Diana Crowfeather and her companions fly in a transparent passenger cruiser to the mysterious island of Zacharia on the horizonless planet, Daedalus:
"She hoped that whatever happened would indeed be happy; but whatever it turned out to be, surely an adventure awaited her." (p. 368)
That sense of adventure in a new world is conveyed in:
Poul Anderson's Ensign Flandry (Dominic Flandry on Starkad, then Merseia);
SM Stirling's Conqistador, The Peshawar Lancers and The Sky People;
no doubt many other works (blog readers can make their own lists while I take a bus trip for the day).
3 comments:
Kaor, Paul!
I agree with the examples you cited, to which I would add Anderson's A CIRCUS OF HELLS. Lots of that sense of adventure in that story!
Ad astra! Sean
Of course, it's an adventure in retrospect.

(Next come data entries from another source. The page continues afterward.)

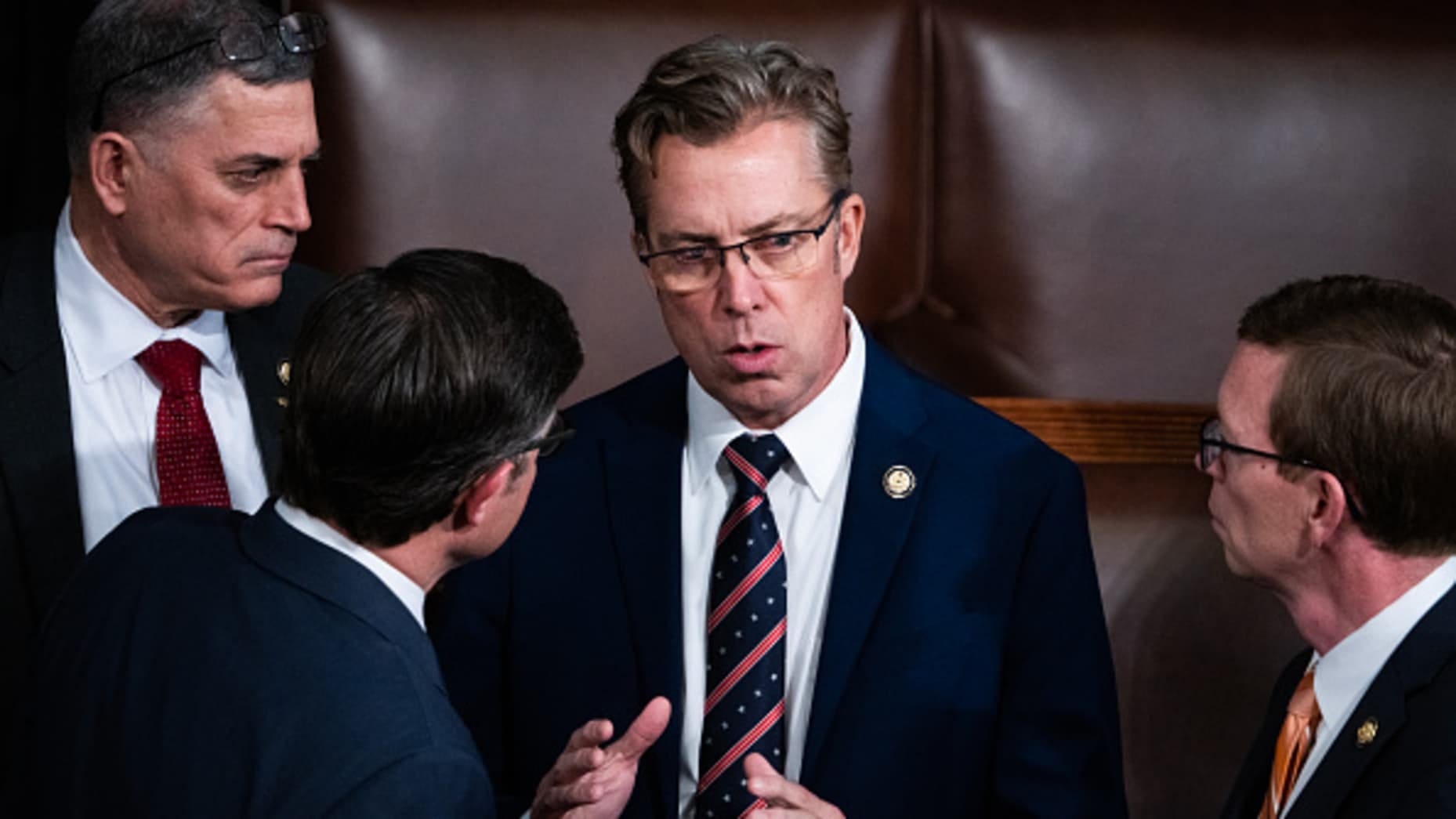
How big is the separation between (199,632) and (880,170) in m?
2.17

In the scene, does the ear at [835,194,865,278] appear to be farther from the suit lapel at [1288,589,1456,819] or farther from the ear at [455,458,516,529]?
the suit lapel at [1288,589,1456,819]

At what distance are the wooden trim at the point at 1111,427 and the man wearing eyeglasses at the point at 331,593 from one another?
1.56 meters

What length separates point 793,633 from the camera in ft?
8.24

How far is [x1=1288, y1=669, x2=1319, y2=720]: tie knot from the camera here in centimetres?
233

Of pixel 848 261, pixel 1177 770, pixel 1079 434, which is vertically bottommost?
pixel 1177 770

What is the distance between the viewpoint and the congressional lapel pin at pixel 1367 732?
2141 mm

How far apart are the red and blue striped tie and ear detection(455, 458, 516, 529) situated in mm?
469

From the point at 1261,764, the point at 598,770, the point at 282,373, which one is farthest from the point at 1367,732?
the point at 282,373

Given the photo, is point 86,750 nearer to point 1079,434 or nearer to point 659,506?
point 659,506

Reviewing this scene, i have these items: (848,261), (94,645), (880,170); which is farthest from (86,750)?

At the time, it's rather... different. You don't know the outcome.
I was charged by a rhinoceros once. That was an adventure... afterwards.
I got this idea from a father's friend describing a fairly desperate cat-and-mouse game they played as scouts in front of a Canadian division in the Low Countries in 1944, with the German rearguards.
"What an adventure!" I said, after he told the story.
"Yeah. It is now," he replied.
Kaor, Mr. Stirling!
The definition of an adventure: someone ELSE having a miserable time a hundred miles away.